Antarctic Diary: November 28, 2002
All warthogs are from hell
Location: Lake Hoare hut, Thanksgiving morning, 2002.
How much do you hate Staying Alive, by the Bee Gees?
How many times can you listen to Barry Manilow sing Copacabana before you burst int a wild rage and burn everything in sight?
In Antarctica, that's the music you listen to on Thanksgiving. In fact, that's general celebratory sonic fare.
I'm up at 6:30. It's a non-work day here, but the scientists can't stand the silence. They get on the computers and e-mail their universities. They tear out maps and start planning tomorrow's hikes.
Meanwhile, a twenty-two pound turkey is in the oven. Last night, the camp manager and a couple of the senior guys made pies. Blueberry. Apple. Hut smells like everyone's home on Thanksgiving morning
Outside is a wall of dirt, ten-thousand feet high. Outside is the face of a glacier, 100 feet high. A frozen lake of blue water.
The limno team calls in from Lake Fryxell. It's Christine. She notifies us via the VHF her team is heading out over the glacier, eight miles over solid ice. They'll be here by noon. They're bringing a couple of bottles of wine, some lettuce for the salad, and a couple of extra yams.
Someone pops in a Lenny Kravitz CD. The manager makes a motion with her fingers. We think she wants us to turn it down.
No--we're stupid. She wants us to turn it up.
The divers come in from the dive hut. Through a two-foot hole in the thirty foot ice covering, one-hundred feet down in pitch black they've harvested some life forms never seen before. Some kind of moss.
The assistant camp manager makes them some Greenland coffee. A formula she learned while serving with the Air Force in Thule. Coffee, Bushmills, Gran Mariner, Kahlua, whipped cream.
Warm you up. Buzz you good. Stay awake to enjoy it--is what she says.

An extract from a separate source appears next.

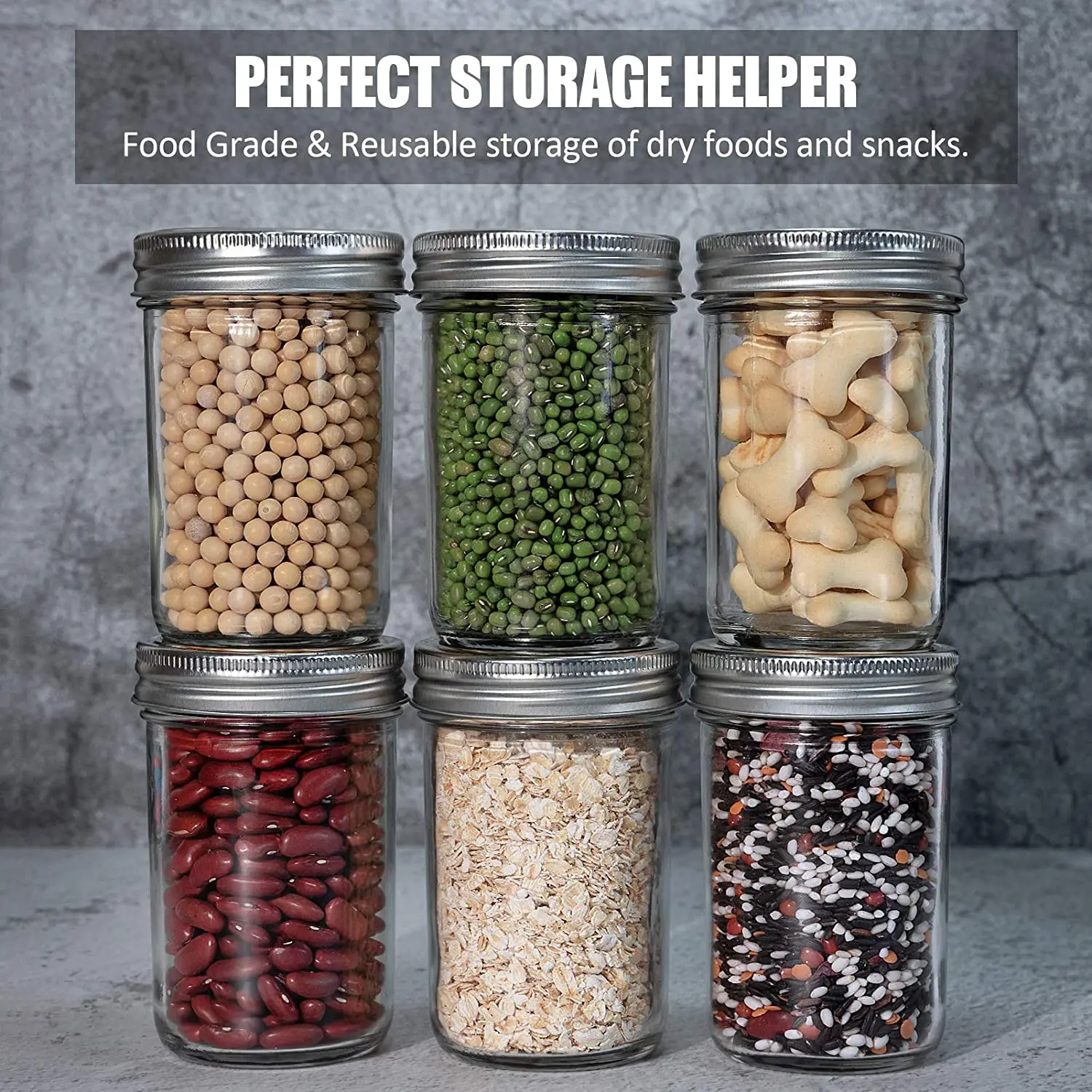 380 мл Стекло регулярные рот стеклянные банки с металлической крышки для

We're coloring place mats. Tracing our hands and drawing turkeys with the outline like we did in fourth grade.
Someone puts on the Bee Gees CD. Seventies music. Antarctic tradition.
A helo pulls up outside, buzzing the building before setting down to land. It's Scotty again. He's delivering the Antarctic Cod for our dinner--and no--he won't stay. He has a couple of missions to run before he gets the chance for a break, but he promises to stop before the end of his day.

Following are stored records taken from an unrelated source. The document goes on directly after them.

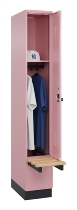 C+P Spind Evolo PLUS 049040-20 integrierte Bank 2 Abt.je 300mm Zylinder (HxBxT) 1950x600x815mm 3015/3015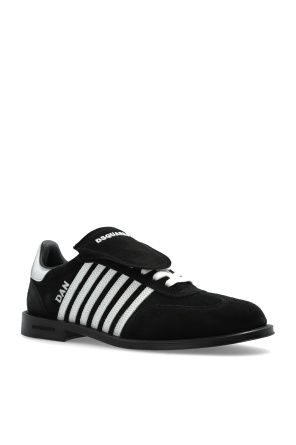 Dsquared2 Boxer Sneakers In Black
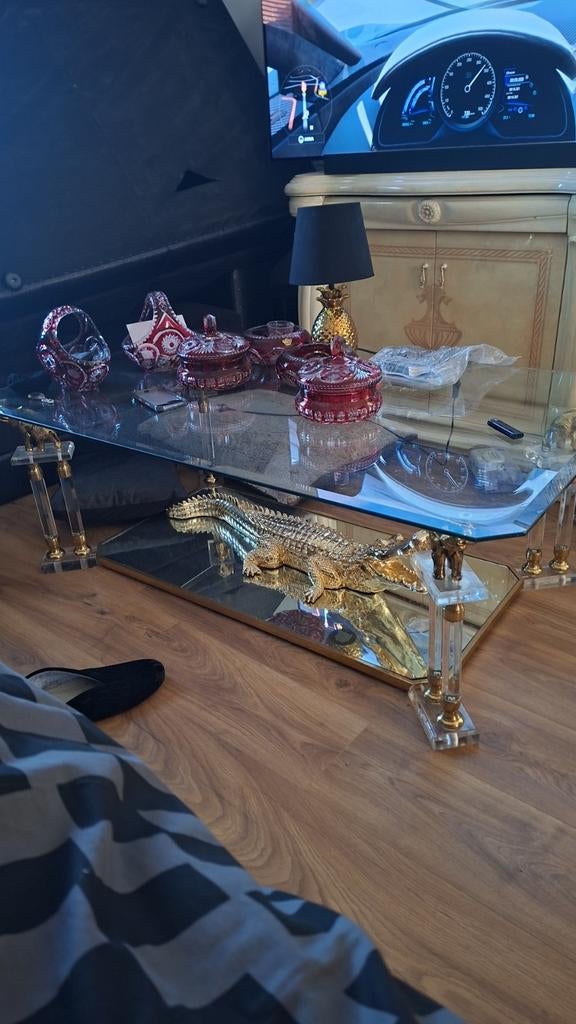 Vania salontafel in super staat, 100 tot 150 cm, Minder dan 50 cm, Rechthoekig, 50 tot 100 cm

The rotors on the two-twelve wind up and he takes off.
Antarctic Cod is a big, meaty, sort of oily fish like shark only more so. Extremely tasty when it's fresh. Forget it has antifreeze for blood.
Our camp manager marinates it in balsamic vinegar and garlic for a couple of hours, then barbeques it on the Weber outside.
The limno team shows. After their four-hour hike, they change into their party clothes and things get festive. Cameras start flashing. Video. Handing out glasses of wine. Instant, impromptu family.
Someone hands out the wigs and boas. I've got on my summery flowered shirt.
Soon, dinner is served and we line up, cafeteria style, to fill our plates. Smells, tastes like home in the U.S. Our Kiwi team members are amused at the custom, but okay with the eating.
As opposed to always, where we all start eating upon sitting, everyone waits till everyone is seated. Then we toast ourselves. To us.
Table conversation is about our families at home. What we work on. What we did when we were kids. Wine flows. More food than an army could eat.
We take pictures, tell jokes. Before anyone realizes, we hear a helo in the distance and it's time for the limno team to go home. When the helo lands we invite them in for a slice of pie. They shut down the engines and join us for a half an hour, regailing us with flying stories until their schedule gets tight.
The limno guys pick up and leave. Give a perfunctory goodbye--and leave with the pilots. Nobody likes to say goodbye in Antarctica.
With the helo turbine winding up outside a couple of the scientists go back to their e-mail.
One starts laughing. Someone has called his advisor the evil warthog from hell in print, and the laughing stops when he realizes the advisor will be out here next week.
Tonight it's Motown. Coffee. We'll be playing Scrabble. Couple of Antarctic games.